• **Problem description**
An exact reproduction of all the entries is what the answer must contain.

Given data: Begin

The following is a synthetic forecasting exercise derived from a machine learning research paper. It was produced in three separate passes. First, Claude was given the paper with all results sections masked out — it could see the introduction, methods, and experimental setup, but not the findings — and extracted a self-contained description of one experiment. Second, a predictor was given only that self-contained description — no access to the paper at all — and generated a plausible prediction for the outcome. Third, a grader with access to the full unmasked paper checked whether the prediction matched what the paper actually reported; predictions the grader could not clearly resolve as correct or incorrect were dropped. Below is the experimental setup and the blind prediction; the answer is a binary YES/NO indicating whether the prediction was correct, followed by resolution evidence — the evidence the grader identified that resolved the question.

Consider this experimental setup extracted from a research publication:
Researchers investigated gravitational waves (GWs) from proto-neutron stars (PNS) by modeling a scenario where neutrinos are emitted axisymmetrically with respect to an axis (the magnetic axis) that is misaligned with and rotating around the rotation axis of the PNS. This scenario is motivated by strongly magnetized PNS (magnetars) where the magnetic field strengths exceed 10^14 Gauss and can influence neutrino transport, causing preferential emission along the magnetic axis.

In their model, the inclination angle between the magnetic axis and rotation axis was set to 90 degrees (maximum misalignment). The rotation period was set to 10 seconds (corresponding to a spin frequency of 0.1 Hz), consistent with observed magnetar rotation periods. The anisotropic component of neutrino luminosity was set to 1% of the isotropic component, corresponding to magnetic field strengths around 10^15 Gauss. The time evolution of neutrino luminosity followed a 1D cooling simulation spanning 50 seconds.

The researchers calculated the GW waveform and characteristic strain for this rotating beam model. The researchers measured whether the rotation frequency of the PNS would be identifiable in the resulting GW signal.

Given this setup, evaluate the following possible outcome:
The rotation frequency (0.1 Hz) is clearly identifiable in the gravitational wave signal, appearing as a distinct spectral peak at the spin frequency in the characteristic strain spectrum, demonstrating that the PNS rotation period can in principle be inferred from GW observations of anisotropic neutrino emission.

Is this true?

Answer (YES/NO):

Given data: End

• **Answer space**
The following is a synthetic forecasting exercise derived from a machine learning research paper. It was produced in three separate passes. First, Claude was given the paper with all results sections masked out — it could see the introduction, methods, and experimental setup, but not the findings — and extracted a self-contained description of one experiment. Second, a predictor was given only that self-contained description — no access to the paper at all — and generated a plausible prediction for the outcome. Third, a grader with access to the full unmasked paper checked whether the prediction matched what the paper actually reported; predictions the grader could not clearly resolve as correct or incorrect were dropped. Below is the experimental setup and the blind prediction; the answer is a binary YES/NO indicating whether the prediction was correct, followed by resolution evidence — the evidence the grader identified that resolved the question.

Consider this experimental setup extracted from a research publication:
Researchers investigated gravitational waves (GWs) from proto-neutron stars (PNS) by modeling a scenario where neutrinos are emitted axisymmetrically with respect to an axis (the magnetic axis) that is misaligned with and rotating around the rotation axis of the PNS. This scenario is motivated by strongly magnetized PNS (magnetars) where the magnetic field strengths exceed 10^14 Gauss and can influence neutrino transport, causing preferential emission along the magnetic axis.

In their model, the inclination angle between the magnetic axis and rotation axis was set to 90 degrees (maximum misalignment). The rotation period was set to 10 seconds (corresponding to a spin frequency of 0.1 Hz), consistent with observed magnetar rotation periods. The anisotropic component of neutrino luminosity was set to 1% of the isotropic component, corresponding to magnetic field strengths around 10^15 Gauss. The time evolution of neutrino luminosity followed a 1D cooling simulation spanning 50 seconds.

The researchers calculated the GW waveform and characteristic strain for this rotating beam model. The researchers measured whether the rotation frequency of the PNS would be identifiable in the resulting GW signal.

Given this setup, evaluate the following possible outcome:
The rotation frequency (0.1 Hz) is clearly identifiable in the gravitational wave signal, appearing as a distinct spectral peak at the spin frequency in the characteristic strain spectrum, demonstrating that the PNS rotation period can in principle be inferred from GW observations of anisotropic neutrino emission.

Is this true?

Answer (YES/NO):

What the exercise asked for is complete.